L’attesa di un allentamento monetario ora si fa più forte. La moneta unica venerdì è caduta a quota 1,3478 contro il dollaro, il minimo dal 16 ottobre, mettendo a segno la peggiore perdita settimanale (-2,3%) degli ultimi 16 mesi. Il calo è una buona notizia soprattutto per chi fa export. Anche perchè la forza della divisa europea nei giorni scorsi aveva raggiunto livelli di guardia. Venerdì scorso l’euro quotava 1,38 dollari, il top degli ultimi 23 mesi, grazie a un apprezzamento dell’8% da inizio luglio. Merito dell’ampio surplus commerciale europeo, del ritorno di ampi flussi di capitale sui mercati azionari europei ma anche della convinzione - sempre più diffusa - che la sopravvivenza della moneta stessa non sia più in discussione.

venerdì 1 novembre 2013

SI RIPROPONE LO SCONTRO TRA TITANI

«L’economia tedesca è competitiva e ha un’occupazione record non si capisce perché dobbiamo essere attaccati per il nostro successo». Questo il mantra recitato dagli ambienti vicini alla Cancelliera.
"La struttura della moneta unica favorisce Berlino sul piano delle esportazioni (il marco tedesco da solo sarebbe di almeno il 40% più forte rispetto all’euro)". La pronta replica da parte di Washington.
La deflazione può essere buona, quando la diminuzione dei prezzi è dovuta ad abbondanza di offerta: generoso raccolto agricolo, progresso tecnologico o salto di qualità nella concorrenza.
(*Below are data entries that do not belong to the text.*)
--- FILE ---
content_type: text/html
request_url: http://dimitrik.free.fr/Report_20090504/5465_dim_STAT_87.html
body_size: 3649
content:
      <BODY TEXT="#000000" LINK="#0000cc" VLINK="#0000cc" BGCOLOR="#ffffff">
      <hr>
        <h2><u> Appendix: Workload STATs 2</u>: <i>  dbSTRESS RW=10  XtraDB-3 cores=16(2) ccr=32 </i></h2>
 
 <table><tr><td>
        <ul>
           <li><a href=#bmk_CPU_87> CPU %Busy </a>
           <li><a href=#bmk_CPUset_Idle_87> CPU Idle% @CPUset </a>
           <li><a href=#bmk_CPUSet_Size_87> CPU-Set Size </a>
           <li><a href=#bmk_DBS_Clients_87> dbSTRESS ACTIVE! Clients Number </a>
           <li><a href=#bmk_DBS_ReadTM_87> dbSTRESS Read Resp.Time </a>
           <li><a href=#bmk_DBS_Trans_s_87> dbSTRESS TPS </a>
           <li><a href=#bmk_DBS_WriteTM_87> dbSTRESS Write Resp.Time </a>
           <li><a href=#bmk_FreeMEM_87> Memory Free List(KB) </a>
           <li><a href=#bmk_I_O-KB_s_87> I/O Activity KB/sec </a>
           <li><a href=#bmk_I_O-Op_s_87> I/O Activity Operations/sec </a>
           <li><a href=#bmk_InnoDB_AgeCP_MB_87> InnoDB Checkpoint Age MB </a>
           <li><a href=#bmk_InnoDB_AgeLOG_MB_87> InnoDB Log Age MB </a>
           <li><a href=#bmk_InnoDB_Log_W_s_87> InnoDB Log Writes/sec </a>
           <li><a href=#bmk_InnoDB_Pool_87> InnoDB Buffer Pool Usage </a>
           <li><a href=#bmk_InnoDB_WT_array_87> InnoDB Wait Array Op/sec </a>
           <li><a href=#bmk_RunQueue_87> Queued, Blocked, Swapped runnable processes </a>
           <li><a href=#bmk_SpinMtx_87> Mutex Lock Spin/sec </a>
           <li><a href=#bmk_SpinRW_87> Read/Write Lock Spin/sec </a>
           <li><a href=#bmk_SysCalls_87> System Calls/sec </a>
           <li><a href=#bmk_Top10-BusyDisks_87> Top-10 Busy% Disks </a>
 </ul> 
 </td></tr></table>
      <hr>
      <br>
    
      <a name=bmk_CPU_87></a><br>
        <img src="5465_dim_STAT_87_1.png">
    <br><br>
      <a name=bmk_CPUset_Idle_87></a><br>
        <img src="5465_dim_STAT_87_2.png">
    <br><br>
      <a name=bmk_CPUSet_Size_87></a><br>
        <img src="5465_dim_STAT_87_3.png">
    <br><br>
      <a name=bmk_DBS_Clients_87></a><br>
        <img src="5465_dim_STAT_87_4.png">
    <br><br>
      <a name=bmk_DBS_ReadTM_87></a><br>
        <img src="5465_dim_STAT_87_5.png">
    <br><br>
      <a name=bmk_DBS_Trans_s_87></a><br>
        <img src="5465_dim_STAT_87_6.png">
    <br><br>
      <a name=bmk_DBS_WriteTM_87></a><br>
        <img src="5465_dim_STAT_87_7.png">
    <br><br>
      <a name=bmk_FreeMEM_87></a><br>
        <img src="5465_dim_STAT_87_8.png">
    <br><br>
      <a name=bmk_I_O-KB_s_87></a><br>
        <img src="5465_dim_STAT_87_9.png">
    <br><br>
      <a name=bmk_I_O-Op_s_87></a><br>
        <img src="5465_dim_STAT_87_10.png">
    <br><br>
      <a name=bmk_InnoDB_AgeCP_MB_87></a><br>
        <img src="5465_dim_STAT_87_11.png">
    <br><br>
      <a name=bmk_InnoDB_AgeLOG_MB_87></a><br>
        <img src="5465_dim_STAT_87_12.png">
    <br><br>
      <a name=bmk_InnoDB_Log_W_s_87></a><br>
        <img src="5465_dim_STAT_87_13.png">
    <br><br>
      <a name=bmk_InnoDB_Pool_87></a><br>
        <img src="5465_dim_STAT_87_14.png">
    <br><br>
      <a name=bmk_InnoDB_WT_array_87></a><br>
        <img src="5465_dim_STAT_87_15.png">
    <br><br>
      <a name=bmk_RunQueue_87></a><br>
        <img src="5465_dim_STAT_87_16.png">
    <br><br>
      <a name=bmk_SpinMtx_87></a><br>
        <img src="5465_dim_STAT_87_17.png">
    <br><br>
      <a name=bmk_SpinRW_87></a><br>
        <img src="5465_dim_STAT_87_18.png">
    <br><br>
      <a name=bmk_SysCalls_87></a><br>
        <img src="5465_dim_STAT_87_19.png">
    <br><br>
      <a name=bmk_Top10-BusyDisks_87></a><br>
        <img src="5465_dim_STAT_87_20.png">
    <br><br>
Oppure può essere cattiva, quando è dovuta a bassa domanda come accadde in Giappone con la stagnazione dell’economia negli anni Novanta. La deflazione cattiva segnala una specie di anoressia dell’economia. si). L’America ha sempre chiesto all’Europa di adottare politiche espansive. Lo ha chiesto se per questo anche alla Cina, argomentando che l’economia cinese e ora quella tedesca debbono compiere un passaggio qualitativo e spingere la domanda interna. 
Gli Stati Uniti lo percepiamo ormai da anni sono esausti hanno un debito estero mostruoso che finanziano con l' aumento continuo del loro debito. Vorrebbero bilanciarlo aumentando le loro esportazioni, ma tutti i tentativi fatti finora non sono serviti a nulla. I loro continui inviti non hanno prodotto nulla o quasi. I due monoliti non sono per ora disposti a cambiare la loro politica. Loro per vocazione sono formiche....non cicale.
Il bivio è là, per ora tutti restano dove sono, ma le scadenze si fanno sempre più onerose e prima o poi qualcuno dovrà..... affrontarlo.